*** Text under study Section Begins ***

Why Nanotechnology in Cancer Treatment Was Not Effective? Research Paper Example

In the history of human civilization, each epoch was characterized by various searches of what was the most important for people of that time. Some things changed with time; the others remained the same. One of the main things people always craved for was a long and healthy life, which meant they always wanted to find a cure for all illnesses. With the development of human civilization and advancement of technologies some illnesses became curable while the new once occurred. While the Middle Ages were characterized by the curse of the plague, nowadays, human civilization has to face cancer and AIDS. The purpose of this paper is to explain why nanotechnology in cancer treatment demonstrated to be not successful as hoped 20 years before. In this regard, the importance of this question is outlined, the answer is given, and explanation of the relevant data in support of the offered answer is provided.

Why the question is important?

The main reason this question is important nowadays is because cancer is one of the primary causes of death around the world. There are still millions of people struggling to find a cure for their illness and hope for saving or at least prolonging their lives. In this regard, the main rationale for answering this question is in finding out whether nanotechnologies can provide a solution to the existing vital problem the humanity has to face. Thus, from the human perspective of the patients the answer to this question means either another source of hope or reliance on the existing traditional invasive surgical, chemo or radiotherapies. While in some cases, traditional medicine demonstrate to work, in the late stages of cancer only alternatives like new technologies and developing drug of traditional and some methods of non-traditional medicine are left to patient’s choice. Thus, from the patient’s perspective, the affirmative answer to this question would mean that people could have another alternative to aggressive treatment.

*** Text under study Section Ends ***
*** Information provided Section Begins ***

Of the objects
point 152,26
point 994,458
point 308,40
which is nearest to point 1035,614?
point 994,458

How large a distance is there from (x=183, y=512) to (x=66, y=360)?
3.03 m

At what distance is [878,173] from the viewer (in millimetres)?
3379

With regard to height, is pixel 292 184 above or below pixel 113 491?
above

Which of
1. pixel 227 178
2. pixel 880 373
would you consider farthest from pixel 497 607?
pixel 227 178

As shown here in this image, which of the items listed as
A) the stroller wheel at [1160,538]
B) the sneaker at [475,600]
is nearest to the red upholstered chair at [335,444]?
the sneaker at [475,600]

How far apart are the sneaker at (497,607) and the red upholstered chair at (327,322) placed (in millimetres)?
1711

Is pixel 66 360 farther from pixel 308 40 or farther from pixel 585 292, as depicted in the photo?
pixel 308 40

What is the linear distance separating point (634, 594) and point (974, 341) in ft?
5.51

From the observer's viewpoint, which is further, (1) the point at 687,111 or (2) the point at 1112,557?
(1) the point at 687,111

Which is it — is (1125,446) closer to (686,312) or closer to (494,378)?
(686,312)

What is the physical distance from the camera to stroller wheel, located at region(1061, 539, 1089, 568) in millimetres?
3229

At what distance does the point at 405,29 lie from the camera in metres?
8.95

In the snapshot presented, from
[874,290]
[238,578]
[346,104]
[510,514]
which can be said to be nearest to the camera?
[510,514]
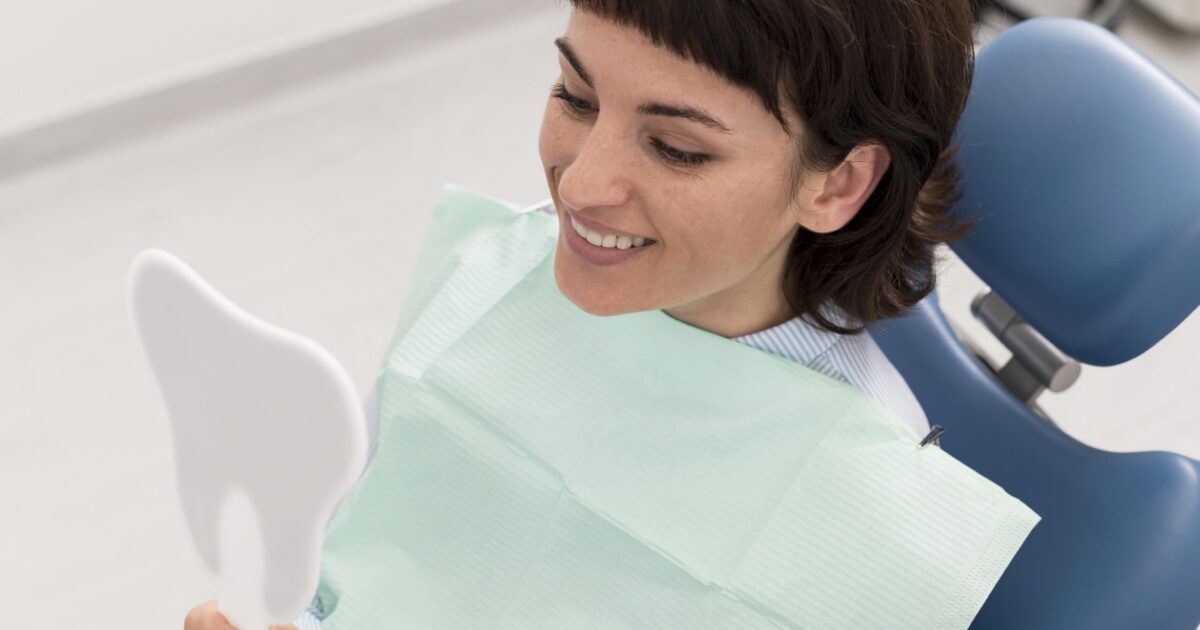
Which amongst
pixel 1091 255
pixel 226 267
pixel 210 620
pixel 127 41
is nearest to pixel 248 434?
pixel 210 620

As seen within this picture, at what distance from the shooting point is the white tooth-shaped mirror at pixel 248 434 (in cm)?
93

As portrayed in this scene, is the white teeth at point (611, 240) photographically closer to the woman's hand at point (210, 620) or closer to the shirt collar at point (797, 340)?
the shirt collar at point (797, 340)

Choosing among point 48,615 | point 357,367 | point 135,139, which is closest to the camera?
point 48,615

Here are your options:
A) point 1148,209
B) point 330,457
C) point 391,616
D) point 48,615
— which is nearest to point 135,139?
point 48,615

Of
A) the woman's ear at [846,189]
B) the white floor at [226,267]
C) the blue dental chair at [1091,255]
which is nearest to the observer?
the woman's ear at [846,189]

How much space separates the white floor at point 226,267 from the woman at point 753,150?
2.97 ft

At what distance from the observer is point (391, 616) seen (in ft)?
4.14

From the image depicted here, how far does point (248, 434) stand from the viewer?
1.01 metres

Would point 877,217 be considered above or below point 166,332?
above

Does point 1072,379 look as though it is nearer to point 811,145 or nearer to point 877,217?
point 877,217

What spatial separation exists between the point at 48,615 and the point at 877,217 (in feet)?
4.76

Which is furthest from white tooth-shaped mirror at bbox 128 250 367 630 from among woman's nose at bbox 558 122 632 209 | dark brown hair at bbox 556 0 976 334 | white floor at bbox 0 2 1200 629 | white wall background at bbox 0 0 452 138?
white wall background at bbox 0 0 452 138

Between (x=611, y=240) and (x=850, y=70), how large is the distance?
245mm

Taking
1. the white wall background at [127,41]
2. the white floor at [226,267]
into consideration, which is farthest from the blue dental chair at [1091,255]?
the white wall background at [127,41]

*** Information provided Section Ends ***

According to the nanotechnology paper, what is the main reason its question is important today? The lines above have no connection to the nanotechnology paper.

● Solution to the problem
Cancer is one of the primary causes of death around the world.